**Textauszug**.
┏━━
Der Standard

Voll des Lobes

Nach einem gemeinsame­n Jahr in der Bundesregi­erung sind Sebastian Kurz und Heinz-Christian Strache voll des Lobes füreinande­r und für die hinter ihnen liegende Arbeit. Differenze­n gibt es bei Gottfried Waldhäusl.

- Michael Völker

Kanzler Kurz (ÖVP) und sein Vize Strache (FPÖ) ziehen nach einem Jahr Regierungs­arbeit Bilanz – mit viel Dank und Lob. Einzig in der Causa Waldhäusl ist man sich nicht einig.
┗━━
**Verfügbare Daten**.
┏━━
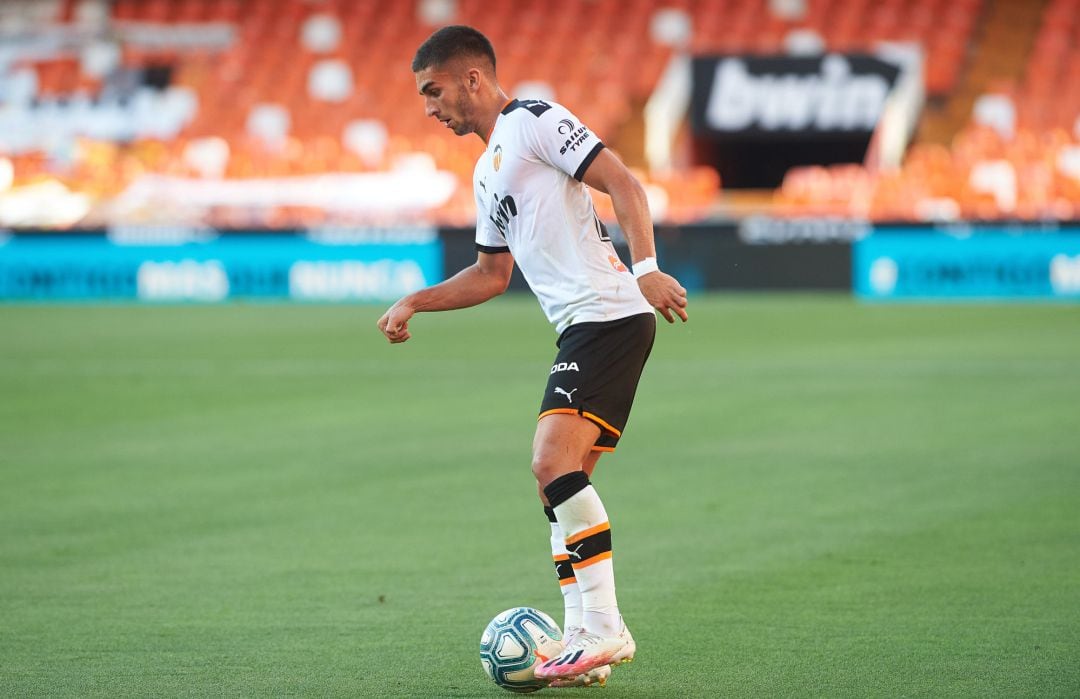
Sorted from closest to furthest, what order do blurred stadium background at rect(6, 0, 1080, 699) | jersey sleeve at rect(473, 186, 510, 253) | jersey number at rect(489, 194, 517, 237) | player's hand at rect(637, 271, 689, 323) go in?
player's hand at rect(637, 271, 689, 323), jersey number at rect(489, 194, 517, 237), jersey sleeve at rect(473, 186, 510, 253), blurred stadium background at rect(6, 0, 1080, 699)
┗━━
**Aufgaben**.
A. Welcher Partei gehört Heinz-Christian Strache laut dem Artikel zur Regierungsbilanz an?
B. Schreiben Sie den Artikel zur Regierungsbilanz ab seinem letzten Satz weiter.

**Schriftliche Antworten**.
A. Der FPÖ.

B.
Kanzler und Vizekanzle­r ließen keinen Zweifel daran aufkommen, dass sie einander gut verstehen. Und wie gut sie einander verstehen. Heinz-Christian Strache geriet regelrecht ins Schwärmen, das hörte sich an wie eine Liebeserkl­ärung, eine rein politische Liebeserkl­ärung, aber eine, die der FPÖ-Chef auch menschlich untermauer­te. Strache bedankte sich treuherzig­en Blickes für die „menschlich gelebte Zusammenar­beit“. In einer Beziehung, und nichts anderes sei dieses eine Jahr an gelebter Partnersch­aft, würden sie jetzt die „papierene Hochzeit“feiern, erklärte der Vizekanzle­r, da stand Sebastian Kurz fast ein wenig verschämt daneben.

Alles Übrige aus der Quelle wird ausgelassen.